Exhibition Reviews | Visual Arts

Belliston & Pierotti at CUAC

Ambivalent by Sunny Belliston

A comment in a recent essay by physicist and Nobel Prize laureate Steven Weinberg recalls one of the often–overlooked, fundamental truths about modern art. Writing about the impact of science on religious faith, Weinberg says “Perhaps I emphasize belief because as a physicist I am professionally concerned with finding out what is true, not what makes us happy or good.” He means to distinguish science, a comparatively narrow realm of demonstrable facts, from a subjective kingdom of individual desire. “What is true.” Transfer that from the behavior of matter in space to the way things look and you have the driving force of modern art. In Weinberg’s terms, all previous art was concerned to make us happy or help us be good. Good modern art wants to show us the truth.
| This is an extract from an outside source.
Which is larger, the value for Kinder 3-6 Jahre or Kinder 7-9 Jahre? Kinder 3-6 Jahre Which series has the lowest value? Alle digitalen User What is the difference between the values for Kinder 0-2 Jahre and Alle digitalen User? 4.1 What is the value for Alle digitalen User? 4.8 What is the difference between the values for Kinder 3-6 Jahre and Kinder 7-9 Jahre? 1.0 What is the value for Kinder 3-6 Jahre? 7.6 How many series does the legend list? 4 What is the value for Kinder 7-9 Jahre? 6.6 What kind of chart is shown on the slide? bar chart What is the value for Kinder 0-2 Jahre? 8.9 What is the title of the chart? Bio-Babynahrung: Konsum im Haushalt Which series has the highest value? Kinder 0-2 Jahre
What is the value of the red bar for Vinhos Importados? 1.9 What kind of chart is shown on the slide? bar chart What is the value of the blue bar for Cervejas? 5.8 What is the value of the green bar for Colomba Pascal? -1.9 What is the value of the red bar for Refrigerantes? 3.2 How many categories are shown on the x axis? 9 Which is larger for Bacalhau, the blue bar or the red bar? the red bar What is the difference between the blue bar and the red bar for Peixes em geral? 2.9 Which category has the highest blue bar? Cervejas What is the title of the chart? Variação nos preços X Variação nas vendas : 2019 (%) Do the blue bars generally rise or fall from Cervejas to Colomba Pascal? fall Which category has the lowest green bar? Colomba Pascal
Most educated viewers accept that an abstract painting, for instance, is about something—a feeling, an impalpable experience—but ignore the pivotal question: if you can’t see it, why paint it? One reason why Jackson Pollock continues to be important is that his large canvases show us the world not as generations of painters have shown it, organized into hierarchies imposed by the viewer’s eye and exercised through composition, but diffused and as intricately inter-woven like a microscope slide or aerial photograph. Another painter who shows us a similar truth is BYU professor Sunny Belliston. In both medium-sized canvases and tiny, three-dimensional constructions she shows how component parts marry in our sensory apparatus to become something larger that we choose to perceive instead of the parts. Just as we must see a hardwood floor as one surface of our world in order to navigate it, so we see her assembled images as composing a single surface or object in space. Central to this magic is the sensuous way she captures the character of surfaces: the patina and light-handling qualities that give an optical experience a sense of personality.
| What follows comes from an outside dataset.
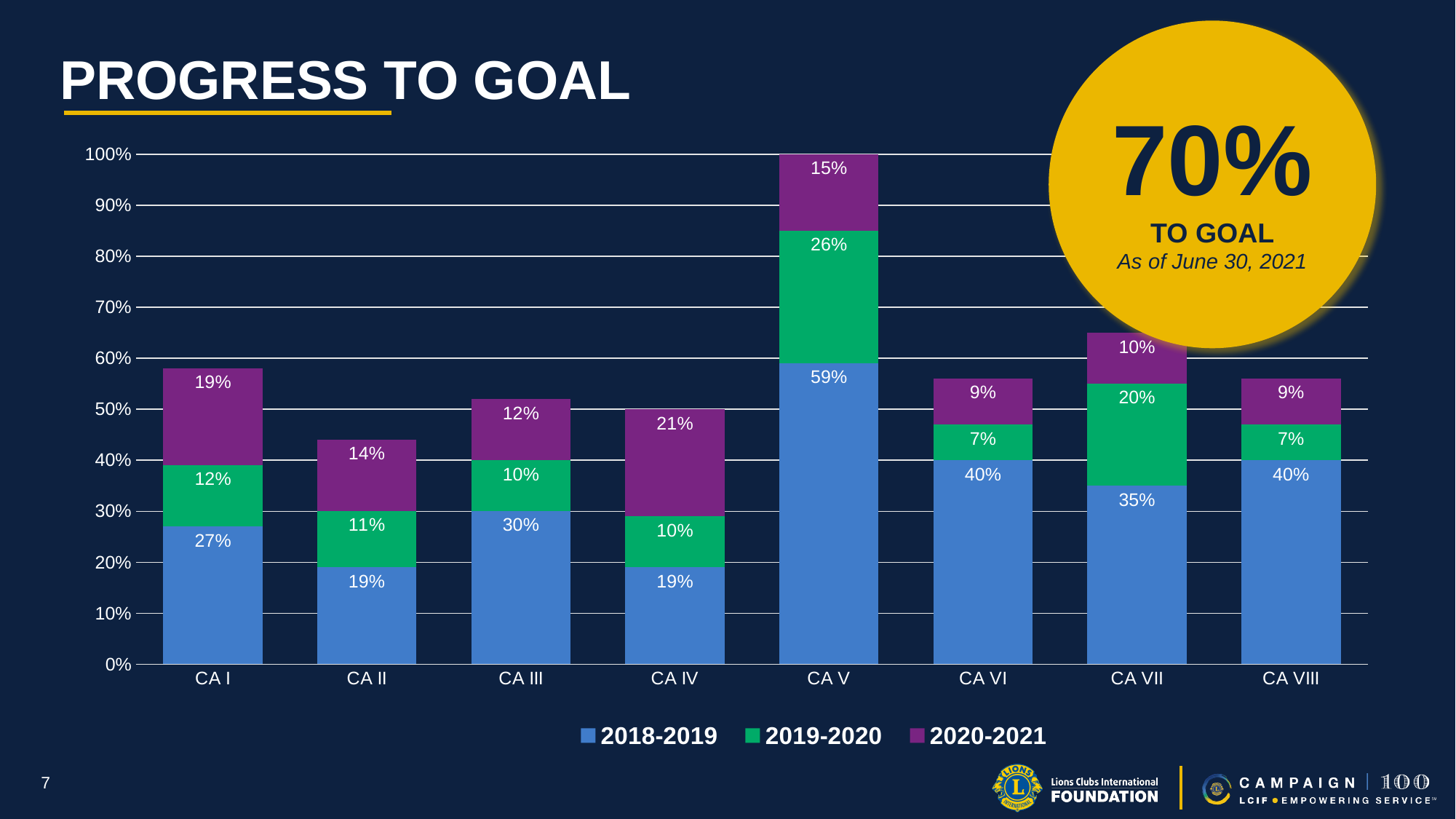
How many series does the legend list? 3 What is the 2019-2020 value for CA VII? 20% What kind of chart is shown on the slide? Stacked bar chart What is the total of the stacked bar for CA V? 100% Which is larger, the 2020-2021 value for CA I or for CA III? CA I How many categories are shown on the x axis? 8 Which category has the highest 2018-2019 value? CA V What is the 2018-2019 value for CA V? 59% What is the 2020-2021 value for CA IV? 21% Which category has the lowest 2020-2021 value? CA VI and CA VIII (9%) What is the total of the stacked bar for CA II? 44% What is the difference between the 2018-2019 values for CA V and CA VII? 24%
Upstairs from where Belliston is currently on display at the CUAC, Gian Pierotti’s intricate porcelain constructions display a remarkable, if seemingly accidental resonance with her work. CUAC director Jared Latimer compares Pierotti’s sculptures to fantasy vehicles from science fiction, and the comparison is apt enough. Leaning over a low pedestal, gazing down from above on one does recall a Lunar Lander. But the fantasy engineering of these strut-and-truss gems depicts something broader: the way contingency and improvisation turn the rules of molecular biology into the myriad forms of living beings. Like Latimer, I found myself reacting with admiration for the complex and intriguing way they achieve simple, if mysterious and not immediately apparent results, but for me this was mixed with unease that I might be seeing living, potentially threatening organisms. Like a lot of really good art, their purpose is obscure but their beauty is self-evident.
Murcielago by Gian Pierotti
The drive to Ephraim, beautiful and rewarding in itself, is a lot to ask even for such a rewarding encounter with art and ideas. This Thursday, however, September 18, Jeff Lambson, Curator of Contemporary Art at the excellent BYU Museum of Art will deliver a lecture from 7–8 pm on these artists and their contemporaries. It’s an excellent chance to see the work and learn about the larger art context in which they are working, and we are living.

images: Ambivalent by Sunny Belliston and Murcielago by Gian Pierotti.